> **EXERCISE AIM**: If a picture appears in the records below, drop it, and reproduce everything else exactly.

> **AVAILABLE DATA**:
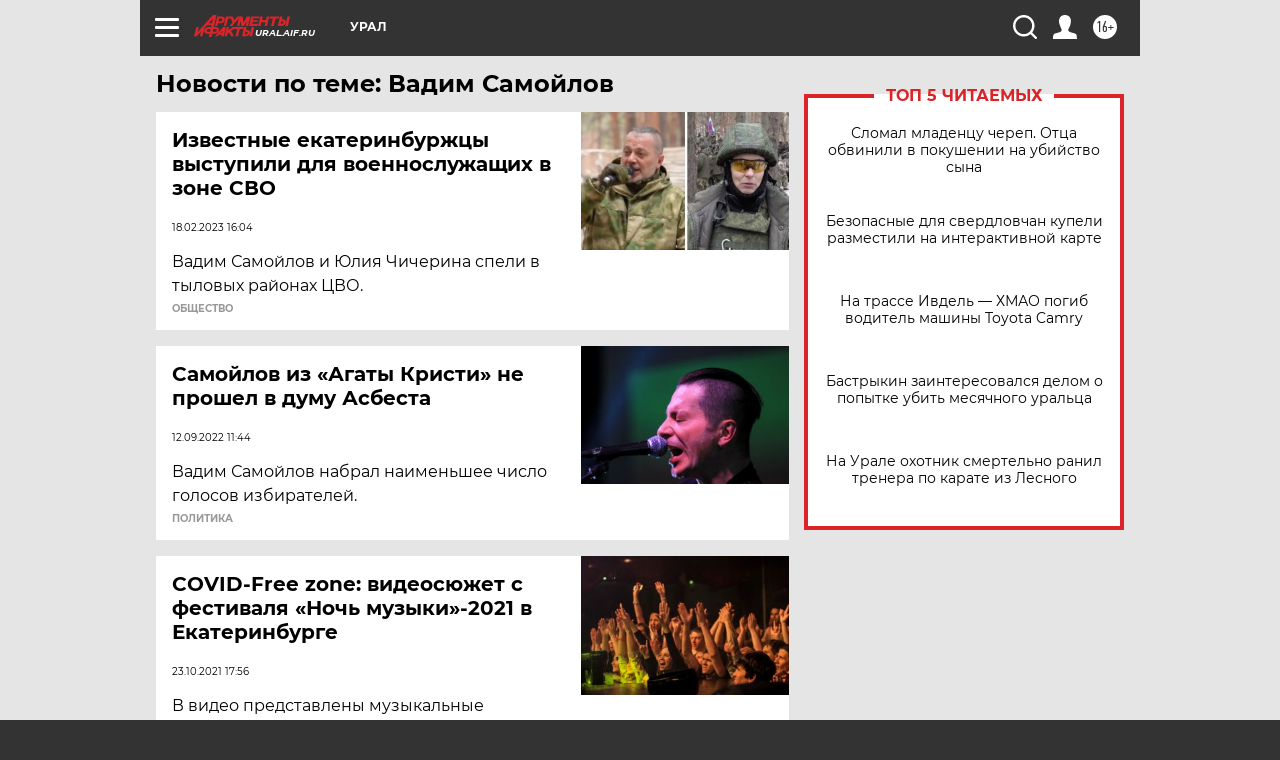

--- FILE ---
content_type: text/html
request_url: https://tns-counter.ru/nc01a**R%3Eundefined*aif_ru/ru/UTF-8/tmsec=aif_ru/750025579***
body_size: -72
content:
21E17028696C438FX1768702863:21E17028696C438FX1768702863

> **PROBLEM SOLUTION**:
--- FILE ---
content_type: text/html
request_url: https://tns-counter.ru/nc01a**R%3Eundefined*aif_ru/ru/UTF-8/tmsec=aif_ru/750025579***
body_size: -72
content:
21E17028696C438FX1768702863:21E17028696C438FX1768702863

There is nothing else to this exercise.